Restate the whole of the material. Keep every word, and drop the pictures.

## begin DATA ENTRIES

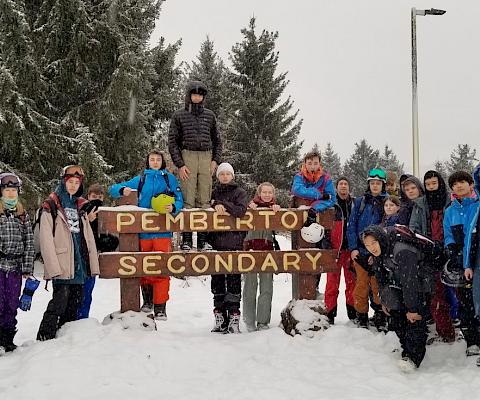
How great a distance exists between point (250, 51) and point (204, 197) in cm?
2086

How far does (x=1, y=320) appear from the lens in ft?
17.7

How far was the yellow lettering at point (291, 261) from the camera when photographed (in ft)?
20.0

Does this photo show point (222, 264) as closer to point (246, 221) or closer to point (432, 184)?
point (246, 221)

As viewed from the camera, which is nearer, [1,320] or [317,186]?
[1,320]

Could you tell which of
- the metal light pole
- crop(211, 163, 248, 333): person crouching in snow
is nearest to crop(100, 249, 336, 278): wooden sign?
crop(211, 163, 248, 333): person crouching in snow

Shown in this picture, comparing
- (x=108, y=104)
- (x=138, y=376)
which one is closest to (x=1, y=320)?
(x=138, y=376)

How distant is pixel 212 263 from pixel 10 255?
2272mm

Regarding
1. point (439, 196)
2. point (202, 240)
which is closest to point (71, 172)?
point (202, 240)

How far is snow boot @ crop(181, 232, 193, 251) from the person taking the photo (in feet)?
20.5

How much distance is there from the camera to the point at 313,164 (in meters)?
6.39

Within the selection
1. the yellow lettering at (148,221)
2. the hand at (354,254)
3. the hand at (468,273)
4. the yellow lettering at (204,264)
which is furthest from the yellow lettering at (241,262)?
the hand at (468,273)

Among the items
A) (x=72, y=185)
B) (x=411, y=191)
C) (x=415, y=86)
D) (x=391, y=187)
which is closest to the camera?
(x=72, y=185)

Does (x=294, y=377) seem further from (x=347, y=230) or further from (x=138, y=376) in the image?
(x=347, y=230)

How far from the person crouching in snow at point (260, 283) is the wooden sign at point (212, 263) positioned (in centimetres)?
31
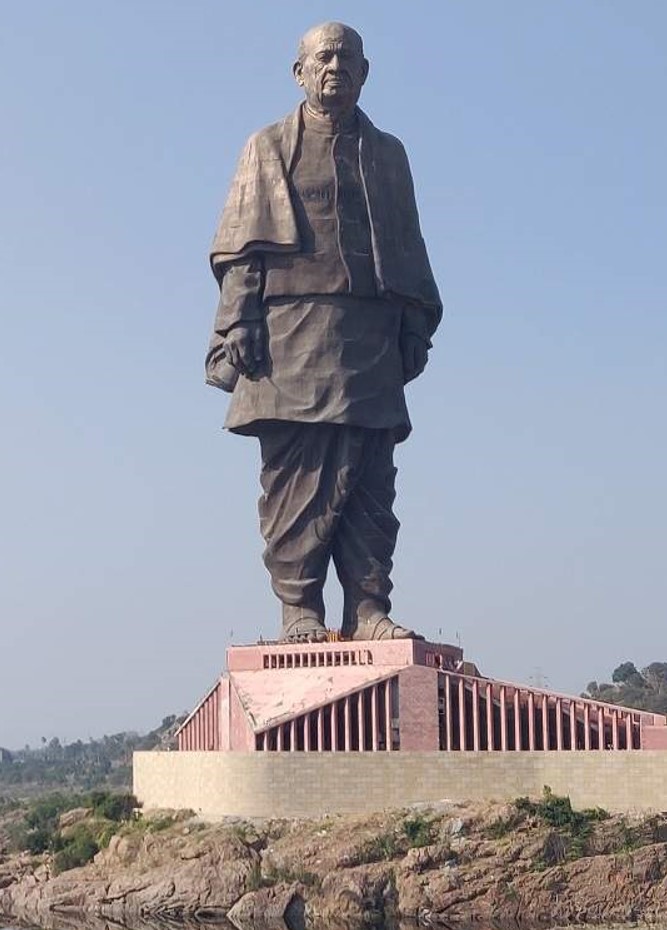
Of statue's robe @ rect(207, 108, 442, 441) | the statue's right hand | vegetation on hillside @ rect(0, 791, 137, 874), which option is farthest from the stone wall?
the statue's right hand

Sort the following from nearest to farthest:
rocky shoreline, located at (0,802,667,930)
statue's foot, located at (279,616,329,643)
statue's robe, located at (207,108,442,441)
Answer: rocky shoreline, located at (0,802,667,930) < statue's foot, located at (279,616,329,643) < statue's robe, located at (207,108,442,441)

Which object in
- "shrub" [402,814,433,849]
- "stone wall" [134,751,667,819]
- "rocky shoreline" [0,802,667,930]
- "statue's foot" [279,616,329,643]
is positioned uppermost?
"statue's foot" [279,616,329,643]

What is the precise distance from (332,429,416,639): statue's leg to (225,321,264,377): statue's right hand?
7.17ft

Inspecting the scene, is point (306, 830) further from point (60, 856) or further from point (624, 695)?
point (624, 695)

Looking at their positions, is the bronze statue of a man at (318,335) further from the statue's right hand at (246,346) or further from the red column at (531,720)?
the red column at (531,720)

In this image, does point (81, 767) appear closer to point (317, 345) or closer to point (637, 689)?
point (637, 689)

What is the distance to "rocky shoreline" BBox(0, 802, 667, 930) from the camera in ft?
87.7

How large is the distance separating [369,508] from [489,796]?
592cm

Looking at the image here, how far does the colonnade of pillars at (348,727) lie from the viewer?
2972cm

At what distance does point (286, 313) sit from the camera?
32531 mm

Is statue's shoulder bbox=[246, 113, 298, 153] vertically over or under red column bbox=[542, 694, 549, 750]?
over

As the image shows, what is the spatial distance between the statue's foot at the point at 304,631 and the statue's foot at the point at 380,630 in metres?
0.56

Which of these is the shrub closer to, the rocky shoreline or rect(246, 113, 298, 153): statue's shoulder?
the rocky shoreline

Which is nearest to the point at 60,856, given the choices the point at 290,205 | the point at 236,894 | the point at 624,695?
the point at 236,894
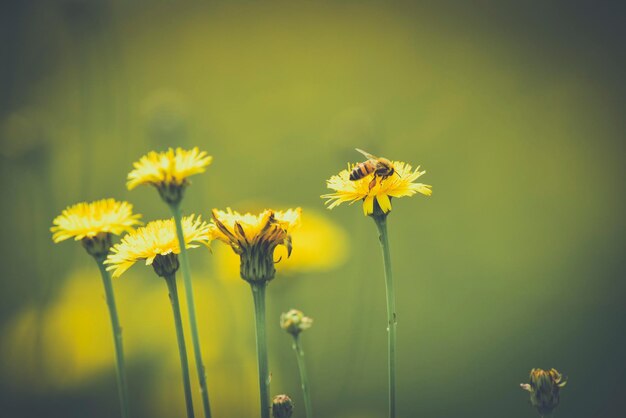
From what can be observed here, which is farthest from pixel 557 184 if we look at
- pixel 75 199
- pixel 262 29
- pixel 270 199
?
pixel 75 199

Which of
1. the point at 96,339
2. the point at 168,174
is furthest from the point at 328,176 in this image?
the point at 168,174

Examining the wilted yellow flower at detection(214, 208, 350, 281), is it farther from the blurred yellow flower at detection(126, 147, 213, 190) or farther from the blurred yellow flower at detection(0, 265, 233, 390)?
the blurred yellow flower at detection(126, 147, 213, 190)

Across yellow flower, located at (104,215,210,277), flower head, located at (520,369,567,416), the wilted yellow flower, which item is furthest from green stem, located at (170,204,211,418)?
the wilted yellow flower

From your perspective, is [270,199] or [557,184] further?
[557,184]

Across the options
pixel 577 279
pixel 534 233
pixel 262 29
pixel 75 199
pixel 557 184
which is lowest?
pixel 577 279

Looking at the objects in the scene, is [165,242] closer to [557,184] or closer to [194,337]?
[194,337]

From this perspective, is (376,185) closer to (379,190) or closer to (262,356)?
(379,190)

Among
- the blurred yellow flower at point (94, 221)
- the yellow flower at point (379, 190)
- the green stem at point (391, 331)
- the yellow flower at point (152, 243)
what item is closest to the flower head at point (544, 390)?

## end DATA ENTRIES

WRITTEN RESPONSE:
How great a distance exists between point (250, 51) and point (204, 197) in cm?
2086

How far does (x=1, y=320) appear from the lens in ft?
17.7

How far was the yellow lettering at point (291, 261) from the camera when photographed (in ft)?
20.0

Does this photo show point (222, 264) as closer to point (246, 221) or closer to point (432, 184)?
point (246, 221)

As viewed from the camera, which is nearer, [1,320] or [317,186]?
[1,320]

Could you tell which of
- the metal light pole
- crop(211, 163, 248, 333): person crouching in snow
is nearest to crop(100, 249, 336, 278): wooden sign?
crop(211, 163, 248, 333): person crouching in snow

Shown in this picture, comparing
- (x=108, y=104)
- (x=138, y=376)
which one is closest to (x=1, y=320)?
(x=138, y=376)

How distant is pixel 212 263 from pixel 10 255?
2272mm

Regarding
1. point (439, 196)
2. point (202, 240)
which is closest to point (71, 172)?
point (202, 240)

How far is snow boot @ crop(181, 232, 193, 251) from the person taking the photo (in feet)?
20.5

How much distance is there from the camera to the point at 313,164 (in meters)?
6.39

Within the selection
1. the yellow lettering at (148,221)
2. the hand at (354,254)
3. the hand at (468,273)
4. the yellow lettering at (204,264)
which is furthest from the yellow lettering at (241,262)?
the hand at (468,273)

Among the items
A) (x=72, y=185)
B) (x=411, y=191)
C) (x=415, y=86)
D) (x=391, y=187)
which is closest to the camera?
(x=72, y=185)

Does (x=294, y=377) seem further from (x=347, y=230) or further from (x=138, y=376) in the image?
(x=347, y=230)

How far from the person crouching in snow at point (260, 283) is the wooden sign at point (212, 263) positioned (in centimetres)?
31
Of statue's robe @ rect(207, 108, 442, 441) | the statue's right hand | vegetation on hillside @ rect(0, 791, 137, 874), which option is farthest from the stone wall?
the statue's right hand

Sort the following from nearest to farthest:
rocky shoreline, located at (0,802,667,930)
statue's foot, located at (279,616,329,643)
statue's robe, located at (207,108,442,441)
Answer: rocky shoreline, located at (0,802,667,930) < statue's foot, located at (279,616,329,643) < statue's robe, located at (207,108,442,441)

Which object in
- "shrub" [402,814,433,849]
- "stone wall" [134,751,667,819]
- "rocky shoreline" [0,802,667,930]
- "statue's foot" [279,616,329,643]
is positioned uppermost?
"statue's foot" [279,616,329,643]

What is the precise distance from (332,429,416,639): statue's leg to (225,321,264,377): statue's right hand?
7.17ft

Inspecting the scene, is point (306, 830) further from point (60, 856) or further from point (624, 695)?
point (624, 695)

Looking at their positions, is the bronze statue of a man at (318,335) further from the statue's right hand at (246,346) or further from the red column at (531,720)?
the red column at (531,720)

In this image, does point (81, 767) appear closer to point (317, 345) or closer to point (637, 689)?
point (637, 689)

What is the distance to "rocky shoreline" BBox(0, 802, 667, 930) from the camera in ft?
87.7

How large is the distance separating [369,508] from [489,796]?
592cm

Looking at the image here, how far does the colonnade of pillars at (348,727) lie from the viewer?
2972cm

At what distance does point (286, 313) sit from the camera?
32531 mm

Is statue's shoulder bbox=[246, 113, 298, 153] vertically over or under red column bbox=[542, 694, 549, 750]?
over

As the image shows, what is the spatial distance between the statue's foot at the point at 304,631 and the statue's foot at the point at 380,630 in metres?
0.56

Which of these is the shrub closer to, the rocky shoreline or rect(246, 113, 298, 153): statue's shoulder?
the rocky shoreline

Which is nearest to the point at 60,856, given the choices the point at 290,205 | the point at 236,894 | the point at 624,695?
the point at 236,894
From what can be observed here, which is farthest from pixel 557 184 if we look at
- pixel 75 199
- pixel 262 29
- pixel 270 199
?
pixel 75 199

Which of
1. the point at 96,339
2. the point at 168,174
is furthest from the point at 328,176 in this image?
the point at 168,174

Examining the wilted yellow flower at detection(214, 208, 350, 281), is it farther from the blurred yellow flower at detection(126, 147, 213, 190) or farther from the blurred yellow flower at detection(0, 265, 233, 390)?
the blurred yellow flower at detection(126, 147, 213, 190)

Across yellow flower, located at (104,215,210,277), flower head, located at (520,369,567,416), the wilted yellow flower, which item is furthest from green stem, located at (170,204,211,418)?
the wilted yellow flower

From your perspective, is [270,199] or [557,184] further?
[557,184]

Across the options
pixel 577 279
pixel 534 233
pixel 262 29
pixel 75 199
pixel 557 184
which is lowest?
pixel 577 279

Looking at the objects in the scene, is [165,242] closer to [557,184] or closer to [194,337]?
[194,337]

From this perspective, is (376,185) closer to (379,190) or closer to (262,356)?
(379,190)

Among
- the blurred yellow flower at point (94, 221)
- the yellow flower at point (379, 190)
- the green stem at point (391, 331)
- the yellow flower at point (152, 243)
what item is closest to the flower head at point (544, 390)?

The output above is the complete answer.